Deze algemene denkfout leidt tot allerlei meer praktische denkfouten. Een aantal is opgesomd hieronder.

De eerste afgeleide denkfout is dat het individu belangrijker is dan de maatschappij. Deze fout is noodzakelijk om de hierop volgende egoïstische denkfouten te kunnen maken. Als je er vanuit gaat dat de maatschappij belangrijker is dan het individu, zijn allerlei ideeën en acties om jezelf te verrijken ten koste van anderen niet te verantwoorden. Dus moet eerst deze fundamentele stap gezet worden. Het meest duidelijk is ze verwoord in de rechtse ideoloog van de jaren tachtig, de Britse premier Thatcher, die stelde dat er niet zoiets bestond als “society”, maatschappij.
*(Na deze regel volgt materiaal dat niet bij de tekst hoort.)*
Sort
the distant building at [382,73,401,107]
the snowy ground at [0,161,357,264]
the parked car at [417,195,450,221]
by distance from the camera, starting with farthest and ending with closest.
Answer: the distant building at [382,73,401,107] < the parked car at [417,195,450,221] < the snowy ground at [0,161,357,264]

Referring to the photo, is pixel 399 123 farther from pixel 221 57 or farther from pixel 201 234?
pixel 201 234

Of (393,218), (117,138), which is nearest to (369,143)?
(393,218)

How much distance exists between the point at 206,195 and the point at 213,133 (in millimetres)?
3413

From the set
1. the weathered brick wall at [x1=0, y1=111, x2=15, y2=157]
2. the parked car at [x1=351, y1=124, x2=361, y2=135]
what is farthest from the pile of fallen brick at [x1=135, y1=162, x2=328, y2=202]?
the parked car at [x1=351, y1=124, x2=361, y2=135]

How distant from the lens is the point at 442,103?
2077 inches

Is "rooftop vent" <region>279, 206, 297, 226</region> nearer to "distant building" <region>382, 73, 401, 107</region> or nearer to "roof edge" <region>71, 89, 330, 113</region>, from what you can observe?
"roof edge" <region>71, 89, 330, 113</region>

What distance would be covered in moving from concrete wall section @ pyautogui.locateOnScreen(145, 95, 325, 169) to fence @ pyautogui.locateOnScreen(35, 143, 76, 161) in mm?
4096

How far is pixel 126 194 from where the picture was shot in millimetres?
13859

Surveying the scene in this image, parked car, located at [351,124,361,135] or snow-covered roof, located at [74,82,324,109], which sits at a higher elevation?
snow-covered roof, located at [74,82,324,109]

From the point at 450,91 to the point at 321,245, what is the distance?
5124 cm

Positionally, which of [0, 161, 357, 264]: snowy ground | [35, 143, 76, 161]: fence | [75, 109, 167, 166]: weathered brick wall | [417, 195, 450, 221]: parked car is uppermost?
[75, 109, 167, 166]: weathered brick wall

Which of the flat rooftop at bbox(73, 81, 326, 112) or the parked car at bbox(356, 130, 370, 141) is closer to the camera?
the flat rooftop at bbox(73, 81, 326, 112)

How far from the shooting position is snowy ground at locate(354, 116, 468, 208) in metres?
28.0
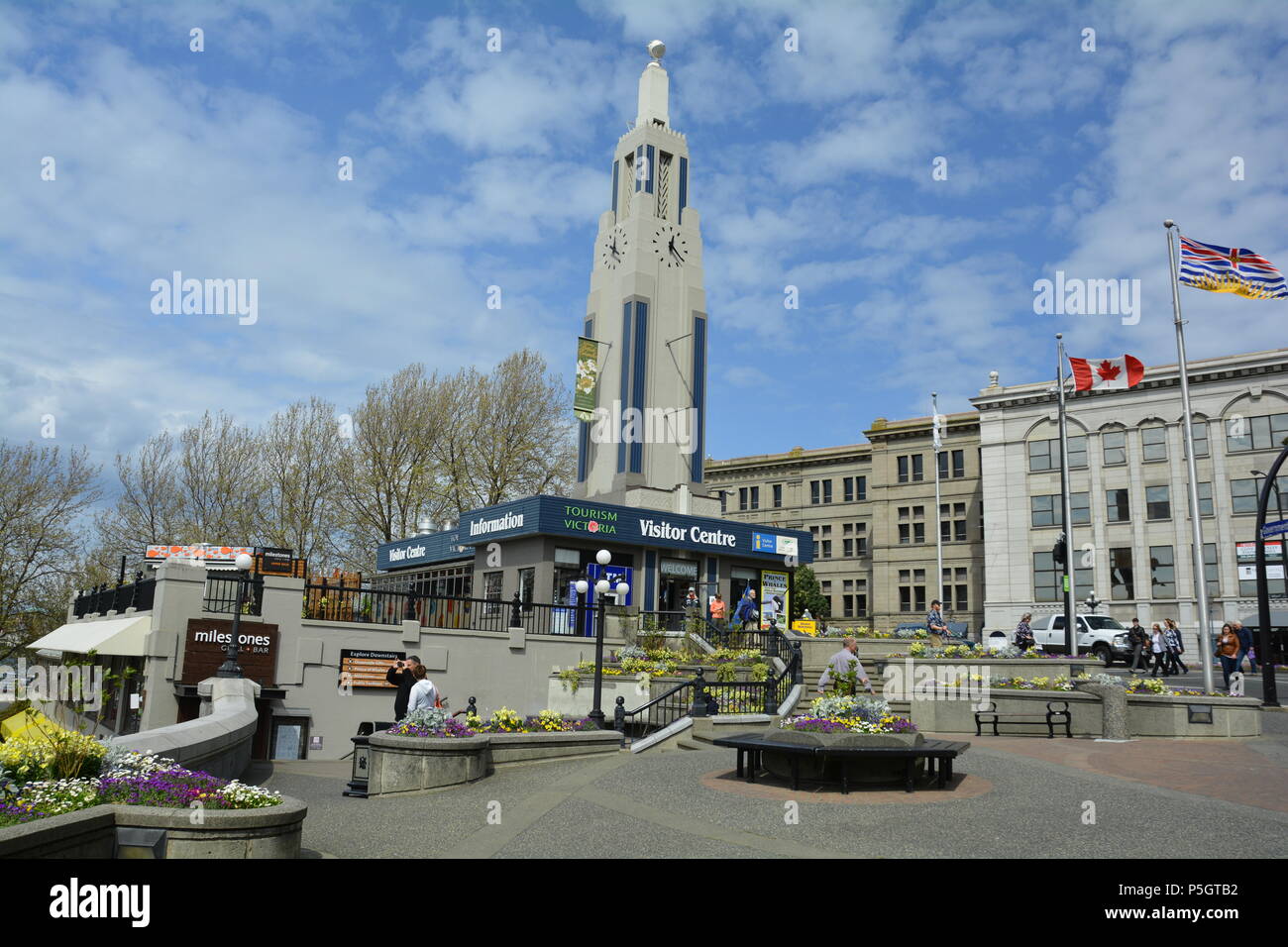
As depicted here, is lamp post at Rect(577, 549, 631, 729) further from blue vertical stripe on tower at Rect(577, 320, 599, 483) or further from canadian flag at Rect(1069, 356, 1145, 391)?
canadian flag at Rect(1069, 356, 1145, 391)

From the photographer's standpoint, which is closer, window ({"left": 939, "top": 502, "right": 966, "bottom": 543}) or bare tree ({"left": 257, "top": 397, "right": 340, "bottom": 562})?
bare tree ({"left": 257, "top": 397, "right": 340, "bottom": 562})

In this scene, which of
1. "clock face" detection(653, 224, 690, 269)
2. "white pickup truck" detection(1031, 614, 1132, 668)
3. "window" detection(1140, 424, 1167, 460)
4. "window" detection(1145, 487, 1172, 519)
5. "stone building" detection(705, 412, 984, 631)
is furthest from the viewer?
"stone building" detection(705, 412, 984, 631)

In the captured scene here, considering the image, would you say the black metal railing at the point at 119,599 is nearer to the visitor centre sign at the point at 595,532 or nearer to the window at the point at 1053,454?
the visitor centre sign at the point at 595,532

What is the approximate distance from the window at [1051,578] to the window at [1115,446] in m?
6.02

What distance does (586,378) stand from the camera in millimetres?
38156

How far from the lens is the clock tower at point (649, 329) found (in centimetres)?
3781

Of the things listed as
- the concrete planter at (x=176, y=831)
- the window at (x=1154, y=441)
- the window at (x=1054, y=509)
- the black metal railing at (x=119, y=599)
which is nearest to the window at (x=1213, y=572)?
the window at (x=1154, y=441)

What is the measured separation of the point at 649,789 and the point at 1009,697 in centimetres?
1038

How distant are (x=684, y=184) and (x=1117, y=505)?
3477 centimetres

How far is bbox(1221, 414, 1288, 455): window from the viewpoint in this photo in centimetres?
5256

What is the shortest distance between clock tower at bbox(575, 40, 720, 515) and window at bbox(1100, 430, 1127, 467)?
3179cm

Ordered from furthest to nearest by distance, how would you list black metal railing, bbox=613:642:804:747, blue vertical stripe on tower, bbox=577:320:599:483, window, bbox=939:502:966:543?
window, bbox=939:502:966:543
blue vertical stripe on tower, bbox=577:320:599:483
black metal railing, bbox=613:642:804:747

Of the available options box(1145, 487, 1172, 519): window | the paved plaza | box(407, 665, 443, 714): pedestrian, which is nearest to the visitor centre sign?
box(407, 665, 443, 714): pedestrian
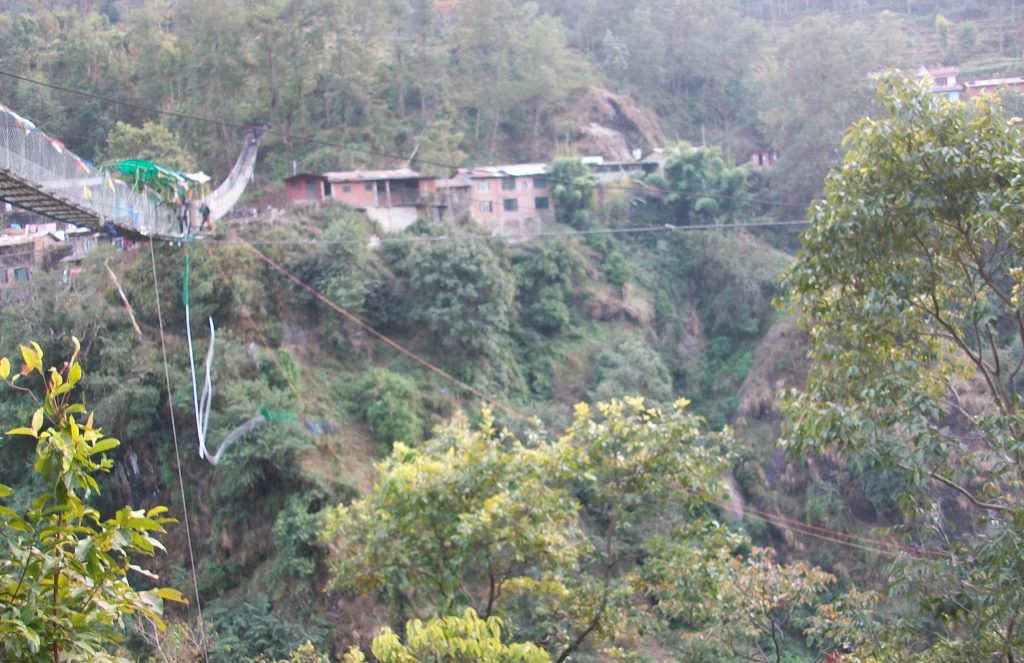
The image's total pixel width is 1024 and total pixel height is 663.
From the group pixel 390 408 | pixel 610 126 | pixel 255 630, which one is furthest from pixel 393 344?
pixel 610 126

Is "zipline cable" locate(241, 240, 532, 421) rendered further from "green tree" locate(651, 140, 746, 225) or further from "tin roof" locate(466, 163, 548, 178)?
"green tree" locate(651, 140, 746, 225)

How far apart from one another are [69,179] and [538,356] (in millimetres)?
13382

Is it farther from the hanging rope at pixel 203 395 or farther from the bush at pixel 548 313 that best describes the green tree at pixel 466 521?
the bush at pixel 548 313

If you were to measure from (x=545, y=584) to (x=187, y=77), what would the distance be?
19.2 m

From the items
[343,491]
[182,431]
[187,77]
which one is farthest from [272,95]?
[343,491]

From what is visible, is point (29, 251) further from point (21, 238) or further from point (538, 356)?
point (538, 356)

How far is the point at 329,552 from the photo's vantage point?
1300cm

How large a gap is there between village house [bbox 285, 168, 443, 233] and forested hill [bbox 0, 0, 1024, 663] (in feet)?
2.70

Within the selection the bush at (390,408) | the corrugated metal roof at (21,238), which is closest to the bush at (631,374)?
the bush at (390,408)

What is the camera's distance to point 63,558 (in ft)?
7.57

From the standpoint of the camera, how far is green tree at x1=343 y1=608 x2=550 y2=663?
4.62 meters

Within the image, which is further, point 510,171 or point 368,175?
point 510,171

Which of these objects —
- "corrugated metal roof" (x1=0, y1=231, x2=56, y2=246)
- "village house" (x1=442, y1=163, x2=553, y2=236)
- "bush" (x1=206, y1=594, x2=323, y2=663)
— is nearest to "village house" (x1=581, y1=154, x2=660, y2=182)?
"village house" (x1=442, y1=163, x2=553, y2=236)

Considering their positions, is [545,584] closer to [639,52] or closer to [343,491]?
[343,491]
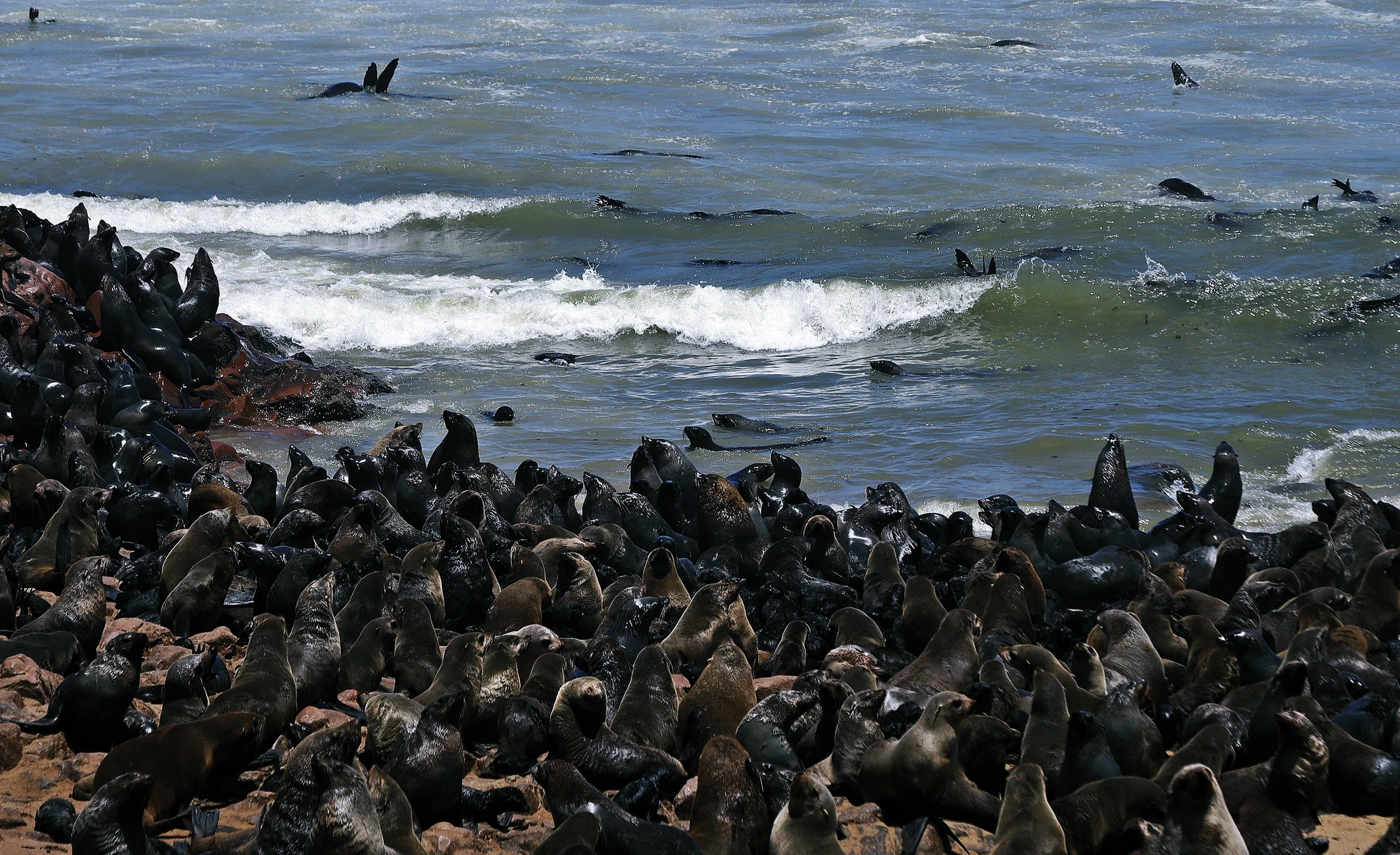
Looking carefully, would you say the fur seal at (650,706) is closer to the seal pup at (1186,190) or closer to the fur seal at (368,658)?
the fur seal at (368,658)

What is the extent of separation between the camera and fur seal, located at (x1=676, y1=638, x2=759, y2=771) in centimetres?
502

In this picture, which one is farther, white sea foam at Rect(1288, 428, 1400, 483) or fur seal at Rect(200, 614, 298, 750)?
white sea foam at Rect(1288, 428, 1400, 483)

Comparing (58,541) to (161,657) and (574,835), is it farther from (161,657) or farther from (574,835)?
(574,835)

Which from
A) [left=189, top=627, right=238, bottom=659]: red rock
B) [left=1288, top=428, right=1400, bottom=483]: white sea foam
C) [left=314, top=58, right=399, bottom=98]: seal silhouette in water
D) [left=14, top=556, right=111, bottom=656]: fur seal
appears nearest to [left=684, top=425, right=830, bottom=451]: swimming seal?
[left=1288, top=428, right=1400, bottom=483]: white sea foam

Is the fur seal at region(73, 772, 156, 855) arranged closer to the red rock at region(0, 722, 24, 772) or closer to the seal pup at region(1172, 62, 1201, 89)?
the red rock at region(0, 722, 24, 772)

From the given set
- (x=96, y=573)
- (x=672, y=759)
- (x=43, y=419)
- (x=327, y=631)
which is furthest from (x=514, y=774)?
(x=43, y=419)

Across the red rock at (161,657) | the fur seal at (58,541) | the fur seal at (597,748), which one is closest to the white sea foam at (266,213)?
the fur seal at (58,541)

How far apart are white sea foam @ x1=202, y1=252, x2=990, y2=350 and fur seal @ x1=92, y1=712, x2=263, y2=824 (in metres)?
12.0

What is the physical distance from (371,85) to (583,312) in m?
15.8

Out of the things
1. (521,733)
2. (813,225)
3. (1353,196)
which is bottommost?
(521,733)

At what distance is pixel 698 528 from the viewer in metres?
8.12

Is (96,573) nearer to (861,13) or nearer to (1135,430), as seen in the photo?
(1135,430)

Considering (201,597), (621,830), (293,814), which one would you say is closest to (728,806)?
(621,830)

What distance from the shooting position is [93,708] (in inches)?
192
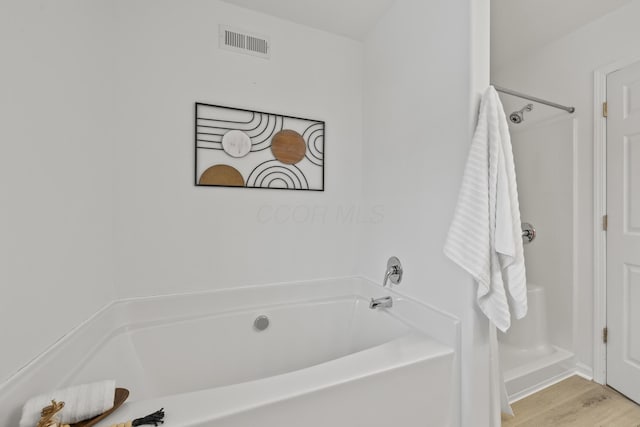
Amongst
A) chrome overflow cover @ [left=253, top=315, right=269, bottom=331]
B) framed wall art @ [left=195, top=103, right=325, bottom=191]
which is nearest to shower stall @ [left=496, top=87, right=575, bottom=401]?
framed wall art @ [left=195, top=103, right=325, bottom=191]

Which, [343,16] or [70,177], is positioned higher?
[343,16]

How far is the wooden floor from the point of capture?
4.74 feet

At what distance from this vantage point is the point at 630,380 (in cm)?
163


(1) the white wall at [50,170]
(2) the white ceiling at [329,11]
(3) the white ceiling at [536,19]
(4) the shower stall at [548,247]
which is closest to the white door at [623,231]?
(4) the shower stall at [548,247]

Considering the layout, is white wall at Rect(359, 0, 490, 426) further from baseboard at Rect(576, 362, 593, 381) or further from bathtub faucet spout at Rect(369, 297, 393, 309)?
baseboard at Rect(576, 362, 593, 381)

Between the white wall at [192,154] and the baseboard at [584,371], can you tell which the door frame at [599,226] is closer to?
the baseboard at [584,371]

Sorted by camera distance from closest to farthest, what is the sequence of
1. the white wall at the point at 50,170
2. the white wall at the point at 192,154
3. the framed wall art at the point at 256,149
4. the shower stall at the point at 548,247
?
the white wall at the point at 50,170 < the white wall at the point at 192,154 < the framed wall art at the point at 256,149 < the shower stall at the point at 548,247

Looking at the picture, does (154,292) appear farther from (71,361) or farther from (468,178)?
(468,178)

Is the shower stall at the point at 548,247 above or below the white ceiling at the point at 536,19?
below

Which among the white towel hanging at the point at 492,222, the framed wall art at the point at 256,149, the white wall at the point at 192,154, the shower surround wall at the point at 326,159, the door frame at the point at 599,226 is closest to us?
the white towel hanging at the point at 492,222

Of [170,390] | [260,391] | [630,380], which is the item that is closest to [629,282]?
[630,380]

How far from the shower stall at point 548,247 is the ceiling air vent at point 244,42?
5.52 feet

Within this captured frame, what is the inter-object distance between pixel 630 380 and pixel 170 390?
2653 millimetres

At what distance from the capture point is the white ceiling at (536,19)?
1672 millimetres
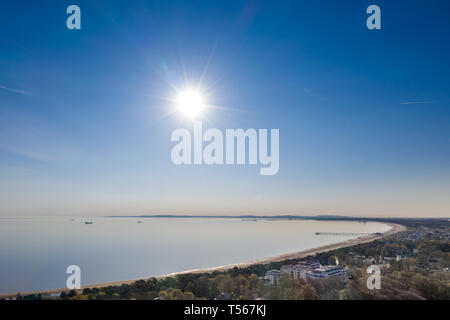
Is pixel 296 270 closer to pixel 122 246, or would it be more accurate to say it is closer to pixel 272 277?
pixel 272 277

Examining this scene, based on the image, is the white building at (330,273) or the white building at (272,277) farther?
the white building at (330,273)

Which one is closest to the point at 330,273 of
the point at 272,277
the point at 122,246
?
the point at 272,277

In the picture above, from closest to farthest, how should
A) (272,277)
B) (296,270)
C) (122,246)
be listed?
(272,277) < (296,270) < (122,246)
Dat dit volkomen onjuist is, blijkt uit het feit dat vrijwel alle rijkdommen die de rechtsen vergaren, de luxe goederen van de moderne industriële maatschappij, alleen tot stand kunnen komen door hoog georganiseerde vormen van samenwerking, dat wil zeggen: door een collectief dat de belangen van het geheel stelt boven die van het individu.

De tweede denkfout is dat de sterkere recht heeft op meer, uitsluitend op grond van zijn sterker zijn. Met “meer” wordt hier meestal materiële zaken bedoeld, samen te vatten in “meer geld”. Met de kwalificatie dat dit een denkfout is, wil niet gezegd worden dat iedereen evenveel moet krijgen. Het is terecht dat degene die meer bijdraagt aan de maatschappij, daarvoor beloond wordt. Het, voor velen subtiele, verschil zit in “de sterkere” en “wie meer bijdraagt”. In tegenstelling tot de wijd verspreide opinie hierover zijn dit beslist niet dezelfde begrippen. Als het om materiële bijdragen gaat, is het alleen degene die produceert die bijdraagt, en er zijn heel weinig “sterkeren” geweest die ook maar iets materieels hebben geproduceerd. En als het gaat om ideeën, valt een zelfde opmerking te maken.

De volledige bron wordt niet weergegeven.